You kept the cigarettes in a cup under your bed and a can of an almost empty air-freshener. Beside the cup were a packet of mint sweet and a bottle of groundnut. The space under the bed was your secret chamber; no one bothered to help you clean your room anyway, so how could they know? You always retired to your room after the compulsory family dinner every night, you preferred to read alone in your room or that was the excuse you gave your family. You refused to share the study with your siblings; you needed all the privacy you can get to prepare for your coming SSCE. You were the first son of the family and you had to set good examples for your siblings. It was also an unspoken rule, no one entered your room once you retired there for the night, and you would beat your siblings senseless if they entered your room in your absence.
You lit a cigarette as you entered your room and locked the dead bolt behind it. The first smoke cleared from your head and went straight to your heart. You remembered you started smoking three years earlier when you were fifteen and you found a stick of St. Moritz in the jeans your father gave you to wash for him. Your mother had caught you smoking it beside the garage and screamed; she had reported you to your father. Now, no child entered your father’s room unless the child had erred and needed to be beaten. You were beaten senseless that day and you couldn’t sit on your raw bottoms for days. You were angry your father beat you for smoking, how could he do that, didn’t he smoke as well, did you not get the cigarette from his pocket? But your father would always be your father. He returned home drunk most night, and forced you to endure his drunken speeches at the dining table. Then he turned around and gave you the sermons on the health risk of liquor and nicotine. It didn’t make sense but then nothing about your father made sense. He was the dictator who wanted his son to be like him; he was an engineer and you were going to school to study engineering as well. It didn’t matter what you wanted. He was a man who liked family dinner and you had to partake in the family rituals. It didn’t matter whether you wished it. He was also a chain smoker and a drunk, but he would kill you if he found you doing the same. He was the God who lived in the same house with you, he put ideas into your head by his actions, then crucified you for acting them.
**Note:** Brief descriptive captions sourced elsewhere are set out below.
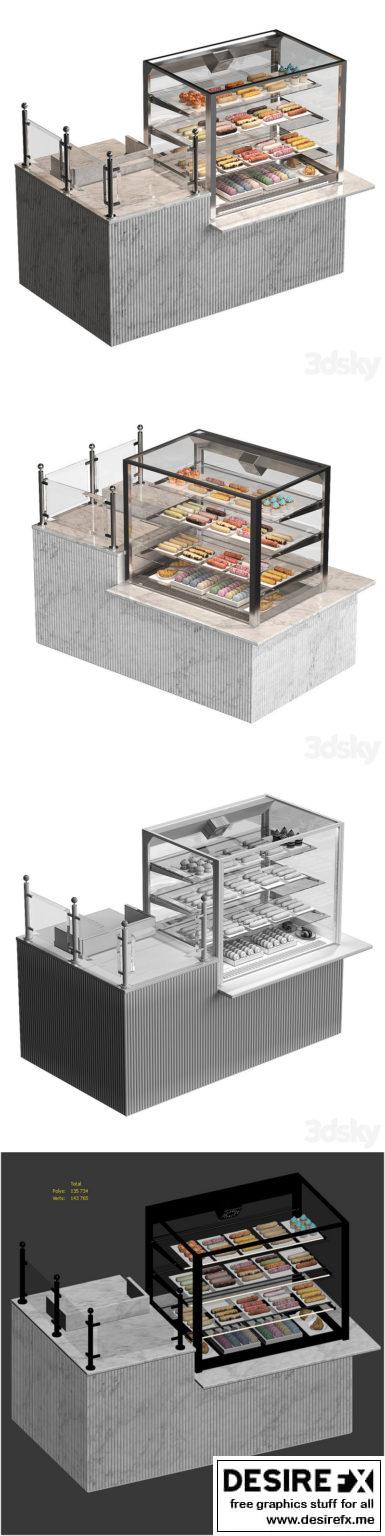 Desire FX 3d models | Confectionery showcase with eclairs – 3D Model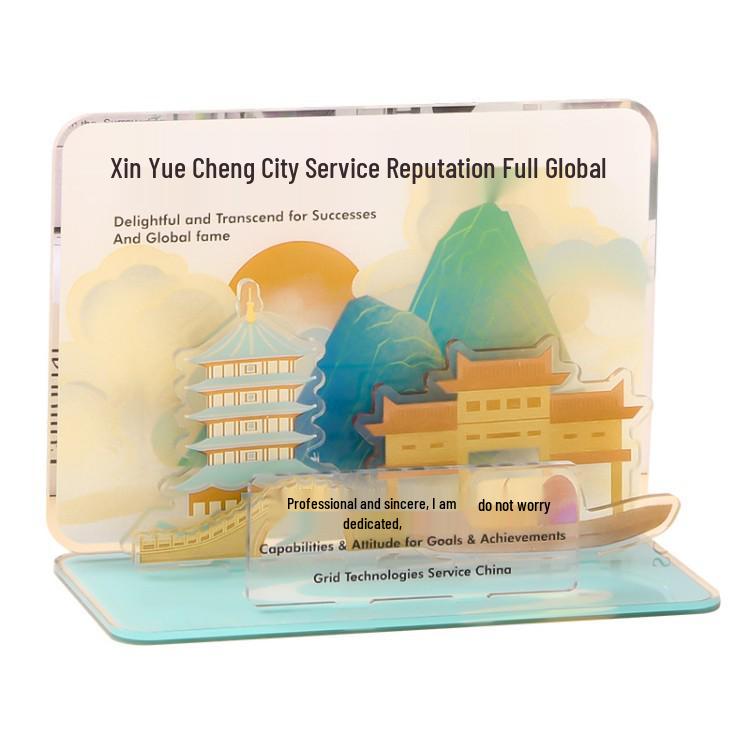 Rotating Cartoon Anime Character Acrylic Standee - Creative Desktop Ornament Gift Fridge Magnet Custom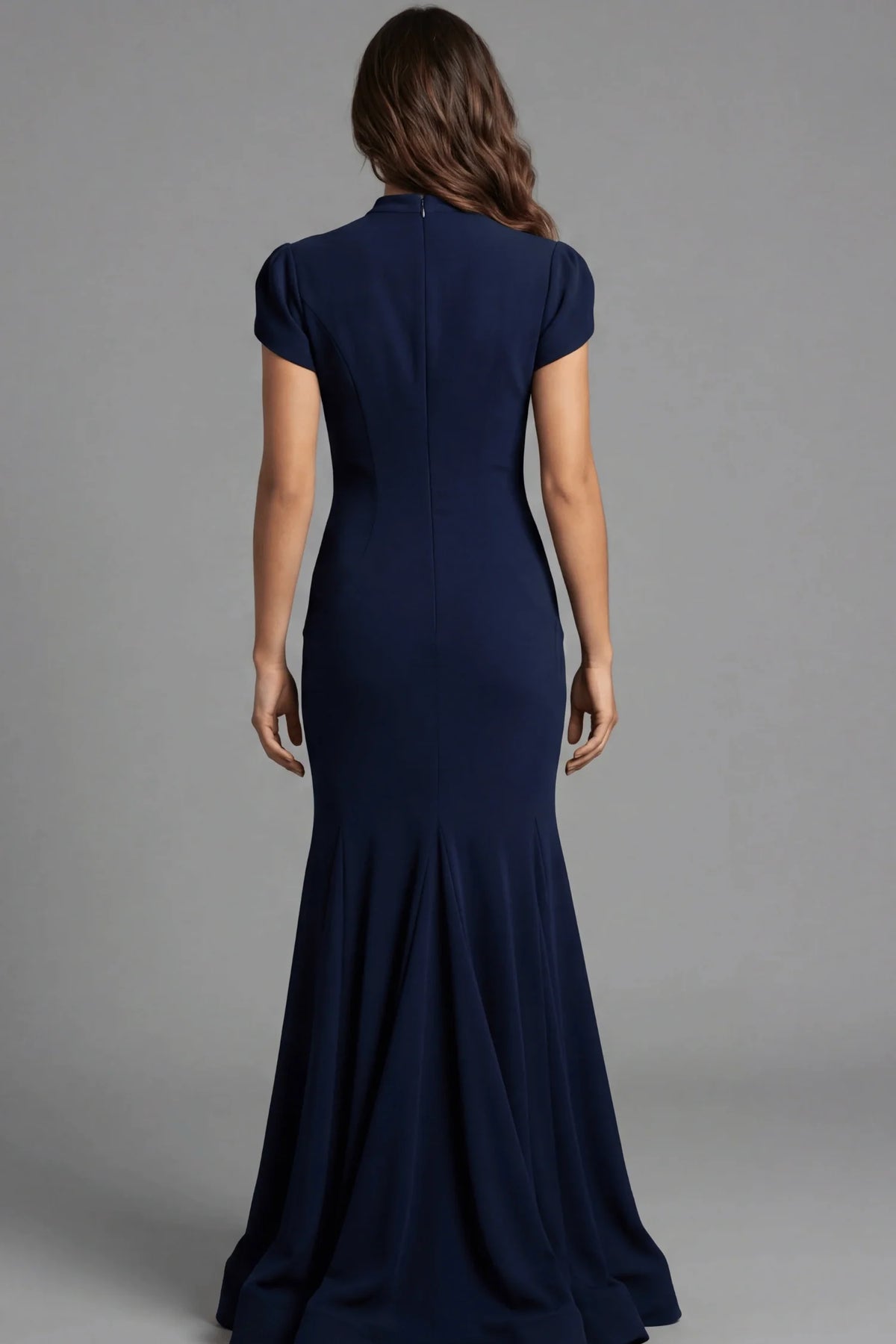Jovani 46520 - Cap Sleeve Crepe Trumpet Gown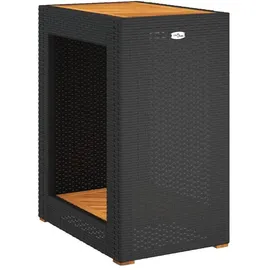 vidaXL Garten-Beistelltisch mit Holzplatte Schwarz Poly Rattan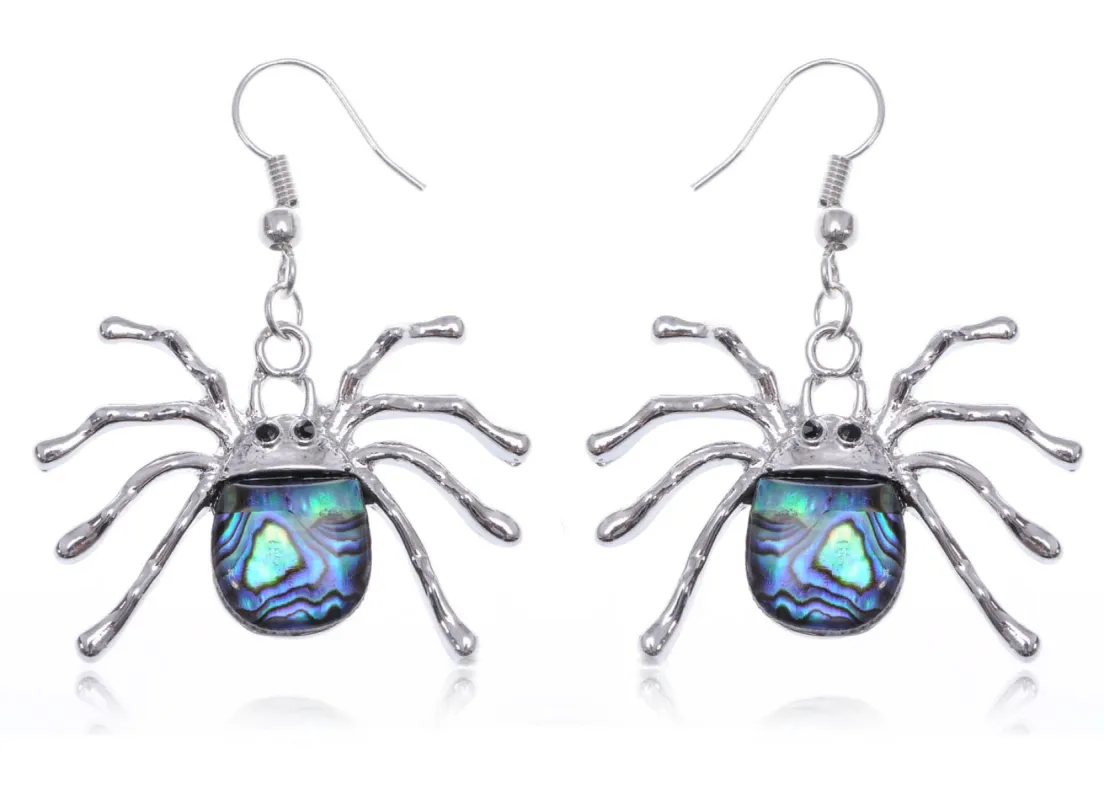 Majestic Black Spooky Spider Dangle Earrings sold by Anna-Kaci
Years later as you graduated as an engineer, you watched your father coughed his last breath. His body had been raped by years of cigarettes and litres of liquor. It was a painful loss, a wasteful end of a brilliant man, and you promised yourself never to be like him. But it’s not easy to stay dry without liquor and your lips were always itching for sticks of your favourite cigarette. So, you accepted fate. You couldn’t leave the forbidden fruit, but you vowed your son would never be like you.
Fifteen years later, when you walked into your son’s room and found him smoking, you screamed and removed your leather belt to whip him. ‘No child of mine will smoke or drink’. You kept repeating as you flogged him. But your son looked at you as you left his room, and wondered why you should be playing God over his life.
He was not going to stop smoking, like you, he would keep the cigarettes under his bed and would ban his siblings from entering his room.
THE END


Hmmm… Addictions, things people hate to love. Hypocrisy is twice as bad. Nice one, message clearly stated…
Beutifull! milady.more liqour to your pen.
I appreciate this writing for two things
(1) The fact that it is written in 2nd person which is the hardest to write from.
(2) The fact that you expounded a simple law in life….
That’s the irony of life…people thinking they can teach or pass on what they do not possess.
Deep respect!
What goes round comes around. Amazing how people preach what they don’t practice.
You are good.
Eeya. Such life!
Nice.
this resonated deeply within me … good one
@all, thanks
Need I say more?…This was simply lovely to read. Well done…$ß.
Thanks @Bubbllinna
No meandering. The message is clear, beautifully rendered, and straight to the point.
I know you… and you write well. Beautiful piece. We have the saying in Arabic: faqdu shaen la yu’ti… He who lacks something doesnt gift same…
@layrite, i’m blushing ooooo. does that mean your son too will not know how to cook? lol! i didn’t mean to write that…..
She will pick the cooking from her mum, the brain and the good look from me. **and so what?**
And you sure meant to write that…
Hmmmm. I luv de style. Message absorbed.